Projeto da startup Ideia Space envolve alunos da rede pública

Por

Por Isabel Dourado

Estudantes da rede pública de ensino do Distrito Federal fizeram parte de uma missão espacial brasileira que amplia a presença do país em órbita. Cerca de 30 alunos do ensino médio tiveram a oportunidade de participar do desenvolvimento de um satélite já lançado, que agora integra a constelação da Ideia Space, startup que surgiu na Universidade de Brasília (UnB) com o objetivo de transformar o ensino no Brasil, especialmente nas áreas de Ciência, Tecnologia, Engenharia e Matemática.

A iniciativa integra o programa Desafio Espacial, voltado à formação científica e tecnológica de jovens da rede pública. A participação dos estudantes abrangeu todas as etapas do projeto, desde a concepção até o planejamento da operação orbital. Com o apoio institucional da Agência Espacial Brasileira (AEB), os alunos tiveram contato prático com áreas como engenharia, ciência de dados e sistemas espaciais, além de vivenciarem uma experiência inédita no ambiente escolar, evidenciando que a ciência vai muito além dos livros e da teoria.

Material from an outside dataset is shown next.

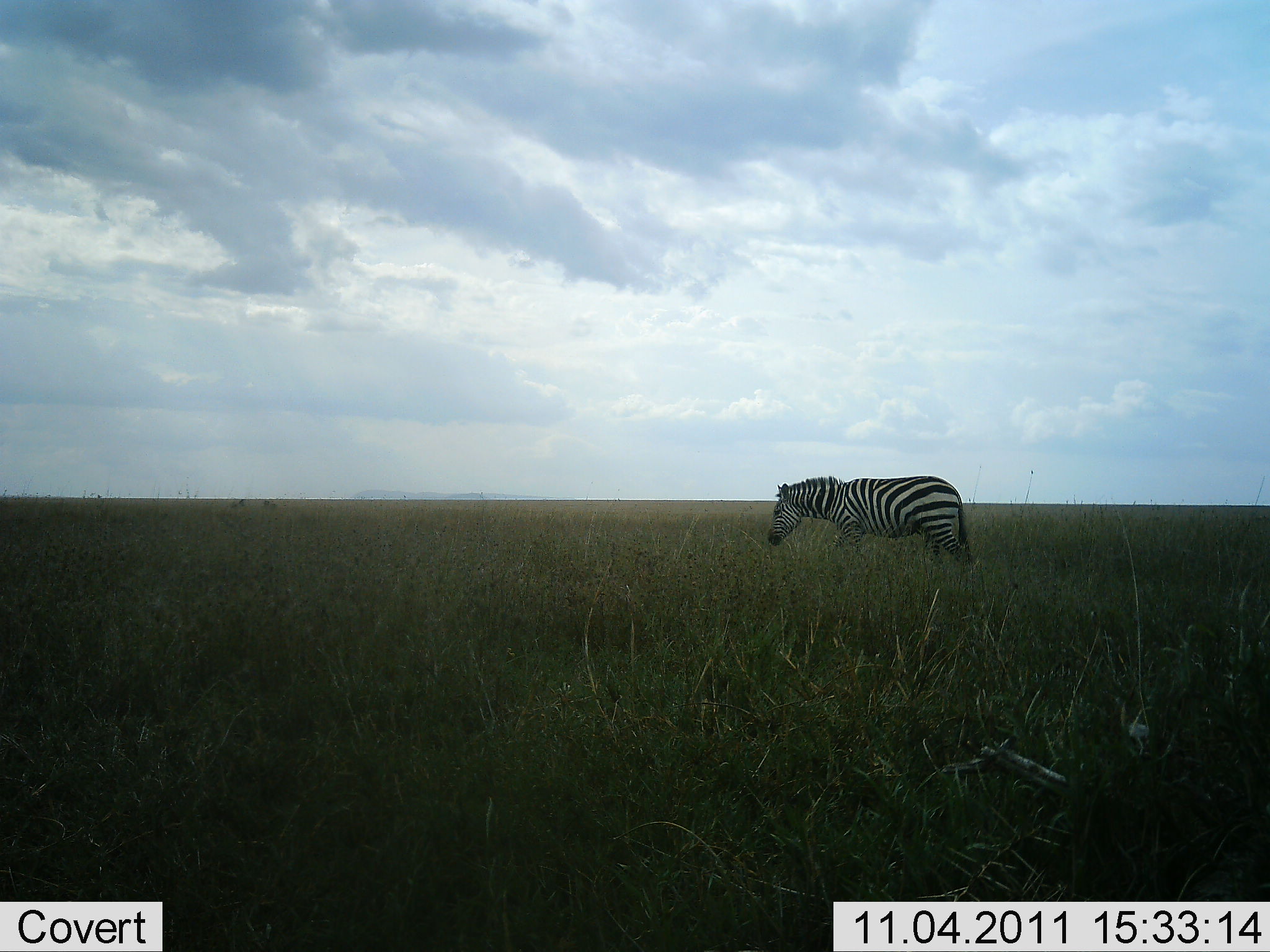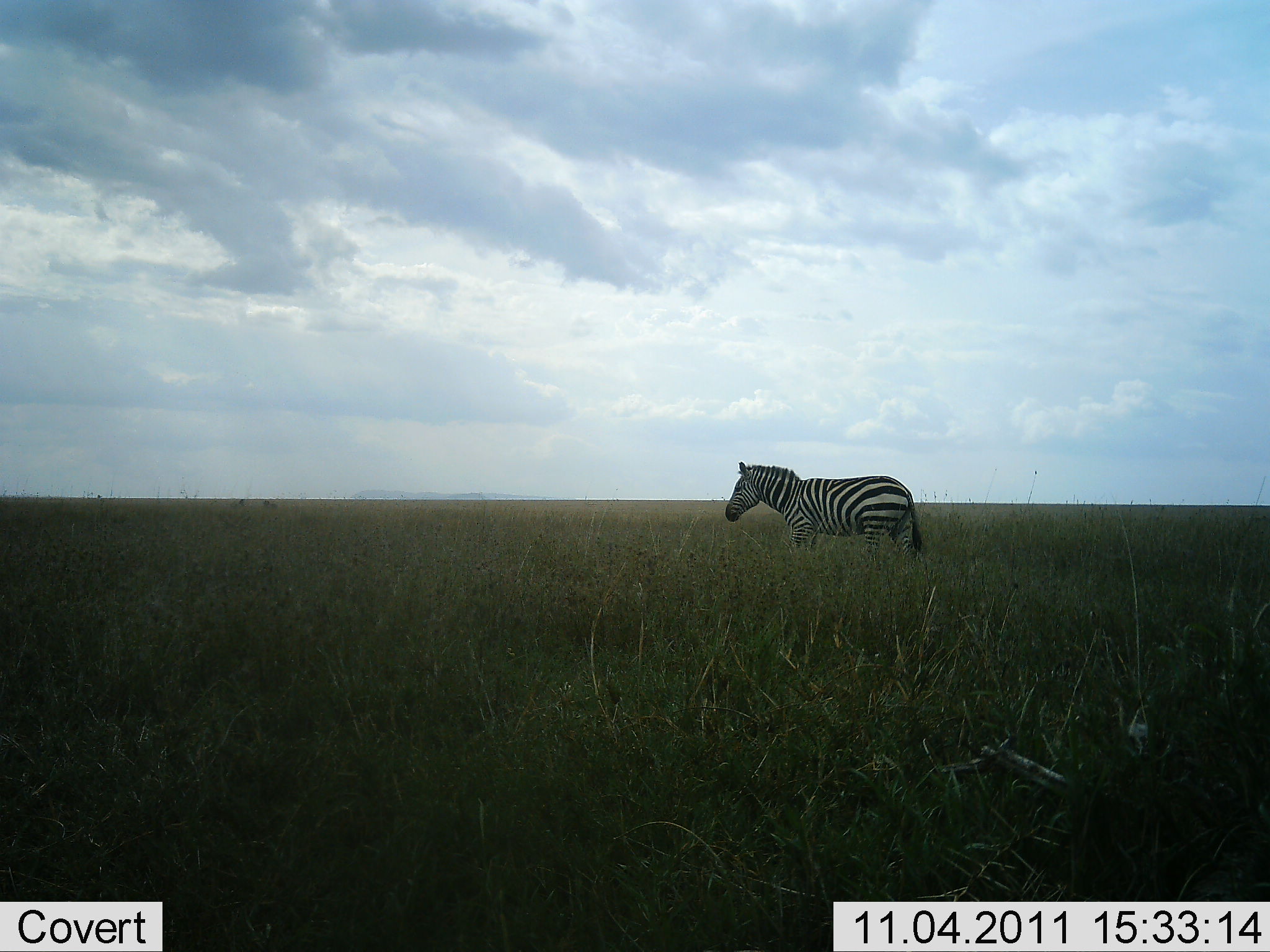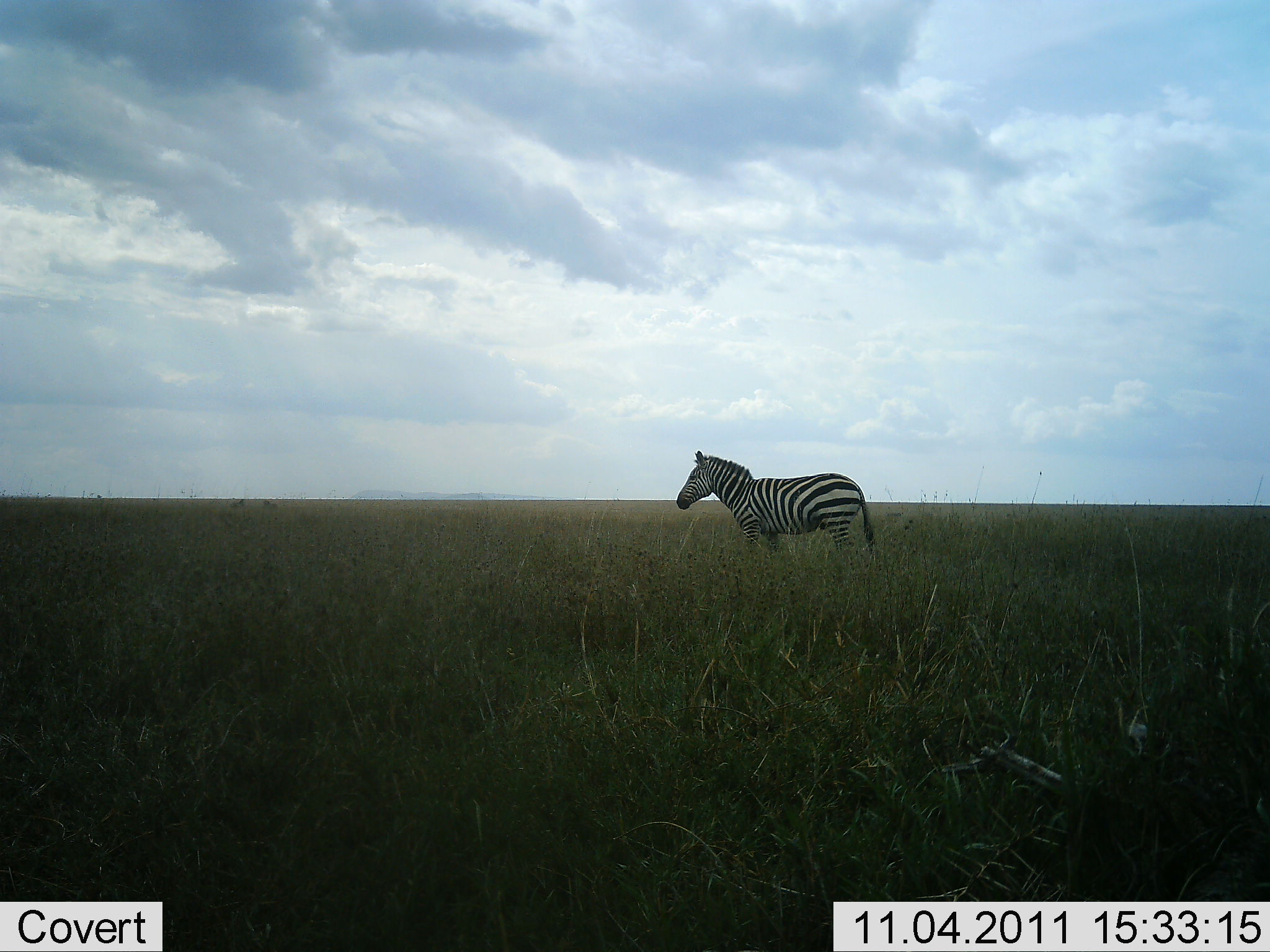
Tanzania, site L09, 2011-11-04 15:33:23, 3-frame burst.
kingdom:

Os participantes receberam bolsa de estudos no valor de R$ 400 mensais, durante um semestre letivo, para a realização do projeto, além de participarem de aulas sobre ciência espacial no Planetário de Brasília.

As alunas do Centro de Ensino Médio Integrado (CEMI) do Gama, Stephany Santana de Araújo e Pâmela Cristine Rocha foram selecionadas para participar do projeto. Em entrevista ao Correio da Manhã, o diretor do CEMI, Lafaiete Formiga, comenta que o envolvimento das estudantes é motivo de orgulho e destaca como a educação de qualidade tem um papel fundamental nesse processo. "Fico muito honrado em acompanhar alunos da nossa escola sendo contemplados e participando desses projetos. É muito gratificante vê-los se destacando. A gente tem uma iniciação científica muito forte, já tivemos projetos de estudantes sendo reconhecidos em várias feiras."

Premiação

O diretor relata que a ex-aluna do Cemi, Stephany Santana, foi premiada na 4ª edição do Prêmio da Fundação de Apoio à Pesquisa do Distrito Federal (FAPDF) de Ciência, Tecnologia e Inovação. O trabalho, desenvolvido com apoio do projeto Retina Space, fruto de uma parceria entre a Agência Espacial Brasileira e o Instituto Brasileiro de Informação em Ciência e Tecnologia, tem como propósito a proteção das terras indígenas do DF.

Para isso, eles criaram protótipos de nanossatélites equipados com sensores, GPS e painéis solares, que podem monitorar invasões e enviar informações em tempo real, fortalecendo o controle e a proteção dessas áreas.

A estudante Pâmela Rocha, 17 anos, conta que a participação no projeto foi fundamental para que ela descobrisse a carreira que quer seguir. "Quando eu fui contemplada fiquei muito feliz. Todas as aulas foram interessantes. O projeto foi muito importante porque eu vi que queria seguir na área de física. Eu quero ser física e o projeto me mostrou essa possibilidade."